« On ne mesure pas que du jour au lendemain, sa vie peut basculer »
La soirée du mercredi 8 novembre inaugurait le lancement du festival Regards Croisés à SaintMalo, visant à mettre en avant les talents des personnes handicapées, et à gommer la discrimination d’invisibilité qui leur est faite. Grand Corps Malade était présent, pour la projection de son film. Zoom.
« On ne mesure pas que du jour au lendemain, sa vie peut basculer, et alors on est sur une autre planète ». Cette phrase, c’est Sam Karmann, le directeur artistique du festival Regards Croisés qui la prononce, à l’issue de la projection de Patients.
Patients, c’est l’histoire de Grand Corps Malade portée à l’écran par Medhi Idir et Grand Corps Malade lui-même, qui depuis sa sortie au cinéma en mars a enregistré un million d’entrées. Un succès, malgré les réticences des uns et des autres au moment de sa gestation. Le film, bourré d’humour, montre la réalité brute d’un jeune homme soudain devenu tétraplégique, après un mauvais plongeon dans une piscine : la vraie histoire de Fabien Marsaud. Il se destinait à une carrière dans le sport, il est devenu le chanteur, artiste qu’on connaît, avec sa voix grave si emblématique, Grand Corps Malade.
400 castings
Ce mercredi soir, il y a le film, et puis les échanges, entre les différents interlocuteurs sur le plateau et le public. L’occasion d’évoquer les coulisses du film aux 400 castings pour dégoter les pépites qui joueraient cette bande de jeunes fracassés physiquement, et que les circonstances rendent amis.
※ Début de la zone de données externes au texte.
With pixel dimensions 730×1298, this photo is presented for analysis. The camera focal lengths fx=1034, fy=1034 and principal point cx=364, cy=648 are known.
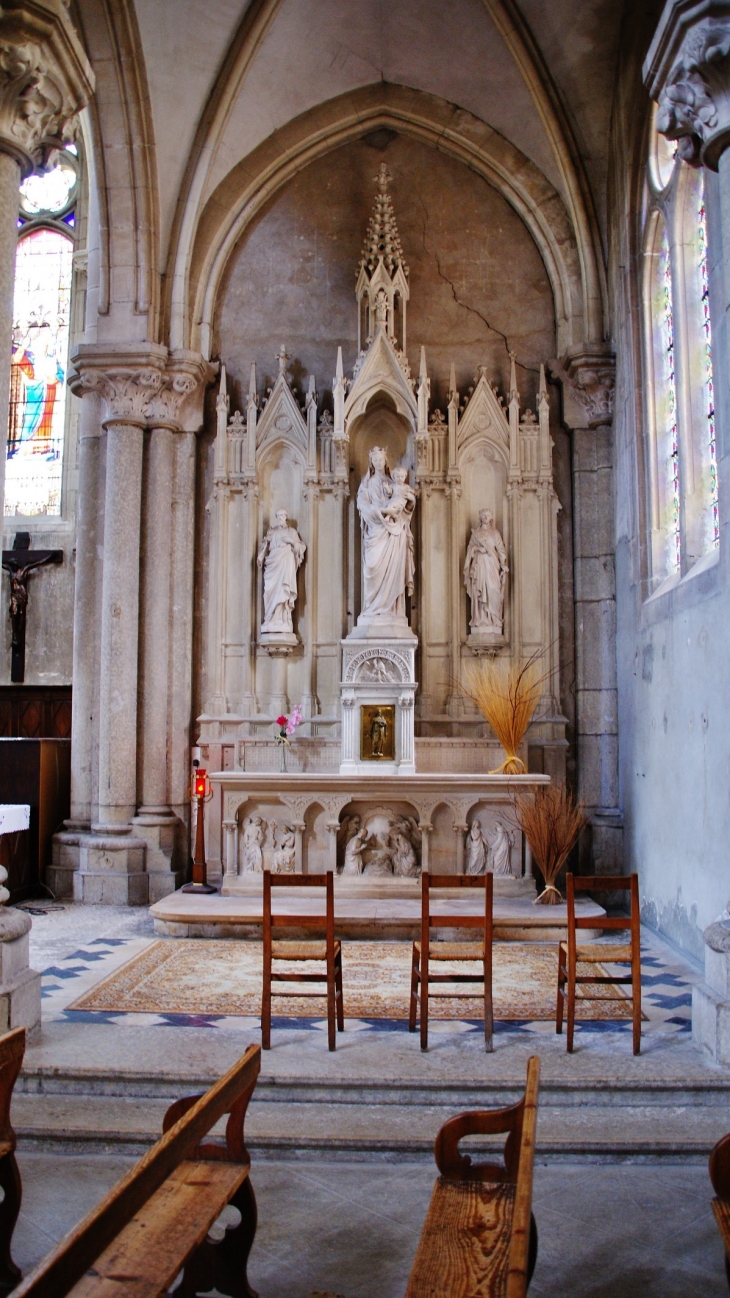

Difficulté de l’acceptation, question du suicide, réappropriation du corps, amour, les questions sont au coeur du film, qui touche, inévitablement.
Interrogations sur le corps médical, aussi : faut-il dire les vérités pressenties, brutales – vous ne remarcherez jamais – au risque de blesser et de tuer un espoir en reconstruction ? Luc Leprêtre répond non, catégoriquement. « Nous comprenons par nous-mêmes », raconte celui qui a perdu l’usage de ses jambes suite à un accident de voiture à 15 ans.
Des moments de vie volés
Dans le public, Mélissa, de Saint-Malo, remercie pour la musique du film, en soulignant que « dans les hôpitaux il faudrait de la musique, parce que quand on est tétra il nous reste les oreilles, et que ça nous sauve » ; Danielle, de Dinard, maman d’un enfant souffrant du syndrome de l’autisme Asperger s’insurge contre l’administration, contre laquelle il faut entrer en guerre soudain ; et tous de rappeler à quel point l’enjeu de l’accessibilité est un enjeu majeur, la loi de 1975 l’imposant ayant sans cesse été différée : « Passer un entretien professionnel, avoir toutes les compétences et qu’on vous dise : on ne peut pas vous prendre parce qu’on n’a pas de toilettes handicapées c’est affreux, c’est des moments de vie qu’on vous vole », lance Luc Leprêtre.
L’accessibilité, vite !
« On s’est demandé pourquoi le handicap fait peur ; pourquoi on ne sait pas comment aborder un handicapé, comment lui parler : si l’on se côtoyait dans l’espace public depuis l’enfance, les choses seraient naturelles, c’est pour ça que l’accessibilité c’est capital », a martelé Fabien Marsaud, alias Grand Corps Malade.
V.D.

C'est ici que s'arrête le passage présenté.